- ACCIONES REQUERIDAS:
A. Copia del texto sobre las leyendas marianas el pasaje entre "Nada puede extrañarnos." y "la piedad cristiana.", ambos incluidos, cambiando "piedad" por "compasión".
B. Según el texto sobre las leyendas marianas, ¿en qué siglos alcanzó proporciones extraordinarias la difusión de esas leyendas?

═════ FUENTE

Fué allá por los siglos XII y XIII cuando, en un intento de engrandecimiento y expansión, se recopilaron las leyendas más estables, se exaltaron los milagros de la Virgen y se copia en los monasterios los mariales que van a ser difundidos por toda la cristiandad. Mientras los monjes consignan en latín las leyendas piadosas y los peregrinos las depositan en los relicarios de nuestra tradición, tímidamente, los poetas, en lengua romance, comienzan a cantar bellos aconteceres que entiende y goza el vulgo y el letrado.
Nada puede extrañarnos. Como dejó escrito Vicente García de Diego, "la religión católica ha proporcionado los más bellos y emocionantes casos a las tradiciones legendarias; el amor y la piedad infinita de su divino fundador para con los hombres se traduce en prodigios repetidos de su inagotable claridad; no sólo los justos,sino los malos, caídos en la abyección, reciben portentosos favores, que el pueblo divulga, como lección ejemplar que hasta los pecadores podemos esperar favor de su divina misericordia".
En esos dos citados siglos la difusión de las leyendas marianas alcanzó proporciones extraordinarias. Las gracias, los milagros de la Virgen, unos de extensión regional y otros extendidos y divulgados por la fama y los escritos llegan a ser el tema predilecto de la curiosidad popular y de la piedad cristiana.
Aún hay otro aspecto marialque da origen a otra serie de leyendas. Nos referimos a la ternura maternal de la Virgen, que prodiga sus finezas a los fieles y es, ante el rigor de la justicia, la intercesora, la defensora de la fragilidad de sus hijos y que es fuente inagotable de ejemplos maravillosos para la devoción popular. Y es que la devoción a la Virgen, hemos oido multitud de veces, es la sublimación de todas las finezas de la poesía del amor maternal y de toda la ternura del amor filial humano.

══════════
═════ DATOS PROPORCIONADOS

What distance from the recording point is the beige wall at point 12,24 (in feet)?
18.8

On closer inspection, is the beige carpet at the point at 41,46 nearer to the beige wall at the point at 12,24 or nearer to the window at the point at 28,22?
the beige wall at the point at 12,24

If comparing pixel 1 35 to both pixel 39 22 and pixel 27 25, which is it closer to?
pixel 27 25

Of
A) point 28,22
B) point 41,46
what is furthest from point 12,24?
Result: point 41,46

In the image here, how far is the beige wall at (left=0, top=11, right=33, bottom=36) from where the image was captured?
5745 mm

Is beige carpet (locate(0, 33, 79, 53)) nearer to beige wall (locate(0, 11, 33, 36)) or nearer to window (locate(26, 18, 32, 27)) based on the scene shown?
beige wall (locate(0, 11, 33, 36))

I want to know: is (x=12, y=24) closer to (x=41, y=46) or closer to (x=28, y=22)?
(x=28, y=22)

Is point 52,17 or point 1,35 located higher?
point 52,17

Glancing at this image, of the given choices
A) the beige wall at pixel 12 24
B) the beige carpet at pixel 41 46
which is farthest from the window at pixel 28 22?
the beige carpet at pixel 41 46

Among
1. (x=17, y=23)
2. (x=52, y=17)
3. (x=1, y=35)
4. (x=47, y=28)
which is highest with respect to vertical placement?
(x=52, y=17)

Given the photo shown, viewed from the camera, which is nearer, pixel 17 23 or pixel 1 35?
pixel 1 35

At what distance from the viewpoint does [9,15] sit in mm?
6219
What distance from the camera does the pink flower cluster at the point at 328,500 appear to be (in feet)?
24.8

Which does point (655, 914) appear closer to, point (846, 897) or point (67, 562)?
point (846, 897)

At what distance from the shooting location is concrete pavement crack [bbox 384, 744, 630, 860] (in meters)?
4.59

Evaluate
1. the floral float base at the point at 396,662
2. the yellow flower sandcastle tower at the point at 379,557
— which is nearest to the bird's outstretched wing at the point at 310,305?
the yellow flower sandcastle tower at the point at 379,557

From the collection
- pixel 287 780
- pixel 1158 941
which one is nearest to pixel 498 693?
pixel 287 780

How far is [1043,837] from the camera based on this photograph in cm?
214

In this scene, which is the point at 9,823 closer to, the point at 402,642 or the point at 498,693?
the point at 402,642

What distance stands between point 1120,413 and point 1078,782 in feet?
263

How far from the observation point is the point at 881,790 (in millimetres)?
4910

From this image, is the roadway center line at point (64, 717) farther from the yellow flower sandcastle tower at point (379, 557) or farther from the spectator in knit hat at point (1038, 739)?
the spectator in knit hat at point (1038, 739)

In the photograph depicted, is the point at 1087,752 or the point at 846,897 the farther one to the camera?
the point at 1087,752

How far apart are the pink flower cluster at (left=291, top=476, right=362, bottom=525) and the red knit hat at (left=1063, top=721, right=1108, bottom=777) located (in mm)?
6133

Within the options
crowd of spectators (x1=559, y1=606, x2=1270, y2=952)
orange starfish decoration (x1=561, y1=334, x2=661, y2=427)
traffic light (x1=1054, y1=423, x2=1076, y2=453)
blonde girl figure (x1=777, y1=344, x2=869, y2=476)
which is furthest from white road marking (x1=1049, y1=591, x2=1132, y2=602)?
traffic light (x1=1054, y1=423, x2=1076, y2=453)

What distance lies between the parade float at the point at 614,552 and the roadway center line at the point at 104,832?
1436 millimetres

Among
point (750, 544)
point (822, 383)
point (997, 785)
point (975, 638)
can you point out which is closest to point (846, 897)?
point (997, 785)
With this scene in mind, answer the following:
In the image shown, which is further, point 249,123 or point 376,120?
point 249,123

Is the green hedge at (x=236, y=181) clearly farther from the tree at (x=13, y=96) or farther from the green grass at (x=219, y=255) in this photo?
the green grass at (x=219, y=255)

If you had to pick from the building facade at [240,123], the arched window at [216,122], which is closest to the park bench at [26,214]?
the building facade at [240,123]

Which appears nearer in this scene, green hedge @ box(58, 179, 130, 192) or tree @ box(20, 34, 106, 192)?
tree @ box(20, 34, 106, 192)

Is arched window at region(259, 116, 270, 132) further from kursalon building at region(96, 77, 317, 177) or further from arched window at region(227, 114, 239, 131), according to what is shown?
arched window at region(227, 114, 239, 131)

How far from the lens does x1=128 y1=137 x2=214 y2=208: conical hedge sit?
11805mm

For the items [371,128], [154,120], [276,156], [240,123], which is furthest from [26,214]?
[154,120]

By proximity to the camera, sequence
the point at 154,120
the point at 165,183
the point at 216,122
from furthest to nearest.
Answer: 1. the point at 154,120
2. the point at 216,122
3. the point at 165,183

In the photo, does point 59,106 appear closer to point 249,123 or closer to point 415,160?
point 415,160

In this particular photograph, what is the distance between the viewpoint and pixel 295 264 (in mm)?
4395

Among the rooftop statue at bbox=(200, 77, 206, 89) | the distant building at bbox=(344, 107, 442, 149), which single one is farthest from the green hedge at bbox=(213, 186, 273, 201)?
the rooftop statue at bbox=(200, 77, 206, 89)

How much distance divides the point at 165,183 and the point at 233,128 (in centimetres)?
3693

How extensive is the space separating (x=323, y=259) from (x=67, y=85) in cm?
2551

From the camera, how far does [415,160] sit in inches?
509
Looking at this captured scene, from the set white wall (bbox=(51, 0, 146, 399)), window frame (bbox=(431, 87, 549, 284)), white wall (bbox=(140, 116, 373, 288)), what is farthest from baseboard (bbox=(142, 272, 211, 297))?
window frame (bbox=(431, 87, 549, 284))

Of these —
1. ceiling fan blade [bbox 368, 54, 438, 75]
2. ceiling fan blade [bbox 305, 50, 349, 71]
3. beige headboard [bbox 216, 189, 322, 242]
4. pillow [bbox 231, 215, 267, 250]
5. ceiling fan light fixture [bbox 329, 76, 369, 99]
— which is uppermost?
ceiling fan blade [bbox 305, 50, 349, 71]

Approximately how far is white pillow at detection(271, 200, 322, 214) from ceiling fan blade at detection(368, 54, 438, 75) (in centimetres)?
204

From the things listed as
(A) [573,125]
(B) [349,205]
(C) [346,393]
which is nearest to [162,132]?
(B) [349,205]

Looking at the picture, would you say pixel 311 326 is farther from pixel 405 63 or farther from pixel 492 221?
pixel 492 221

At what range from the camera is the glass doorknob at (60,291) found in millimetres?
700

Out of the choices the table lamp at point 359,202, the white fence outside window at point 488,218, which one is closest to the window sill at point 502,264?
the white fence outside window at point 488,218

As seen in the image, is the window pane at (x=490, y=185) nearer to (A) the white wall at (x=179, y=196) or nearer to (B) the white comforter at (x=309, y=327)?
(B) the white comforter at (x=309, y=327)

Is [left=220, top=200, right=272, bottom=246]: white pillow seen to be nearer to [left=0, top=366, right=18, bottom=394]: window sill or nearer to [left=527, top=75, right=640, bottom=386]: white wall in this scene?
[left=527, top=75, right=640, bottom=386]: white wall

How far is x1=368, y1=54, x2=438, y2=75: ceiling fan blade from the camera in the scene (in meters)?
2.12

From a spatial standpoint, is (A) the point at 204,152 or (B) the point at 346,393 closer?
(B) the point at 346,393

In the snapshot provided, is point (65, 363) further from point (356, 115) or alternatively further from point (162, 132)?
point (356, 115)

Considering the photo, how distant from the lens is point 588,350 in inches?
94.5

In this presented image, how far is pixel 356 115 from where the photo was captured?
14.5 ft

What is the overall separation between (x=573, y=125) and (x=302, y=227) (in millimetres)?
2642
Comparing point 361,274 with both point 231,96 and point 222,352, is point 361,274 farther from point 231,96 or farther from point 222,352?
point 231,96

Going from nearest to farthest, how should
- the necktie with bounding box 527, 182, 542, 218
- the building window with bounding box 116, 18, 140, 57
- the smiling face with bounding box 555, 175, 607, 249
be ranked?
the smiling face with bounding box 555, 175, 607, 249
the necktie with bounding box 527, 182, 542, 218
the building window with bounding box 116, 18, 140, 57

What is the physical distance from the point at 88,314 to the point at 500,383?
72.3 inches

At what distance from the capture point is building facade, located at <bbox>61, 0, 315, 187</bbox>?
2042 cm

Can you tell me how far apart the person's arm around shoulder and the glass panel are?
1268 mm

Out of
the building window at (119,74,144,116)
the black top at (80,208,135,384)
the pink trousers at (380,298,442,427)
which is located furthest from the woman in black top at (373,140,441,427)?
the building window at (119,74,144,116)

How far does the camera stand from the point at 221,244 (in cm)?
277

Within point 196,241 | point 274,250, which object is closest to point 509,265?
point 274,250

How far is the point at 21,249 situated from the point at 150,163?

══════════

- RESPUESTAS POR TAREA:
A.
Nada puede extrañarnos. Como dejó escrito Vicente García de Diego, "la religión católica ha proporcionado los más bellos y emocionantes casos a las tradiciones legendarias; el amor y la compasión infinita de su divino fundador para con los hombres se traduce en prodigios repetidos de su inagotable claridad; no sólo los justos,sino los malos, caídos en la abyección, reciben portentosos favores, que el pueblo divulga, como lección ejemplar que hasta los pecadores podemos esperar favor de su divina misericordia".
En esos dos citados siglos la difusión de las leyendas marianas alcanzó proporciones extraordinarias. Las gracias, los milagros de la Virgen, unos de extensión regional y otros extendidos y divulgados por la fama y los escritos llegan a ser el tema predilecto de la curiosidad popular y de la compasión cristiana.

B. En los siglos XII y XIII.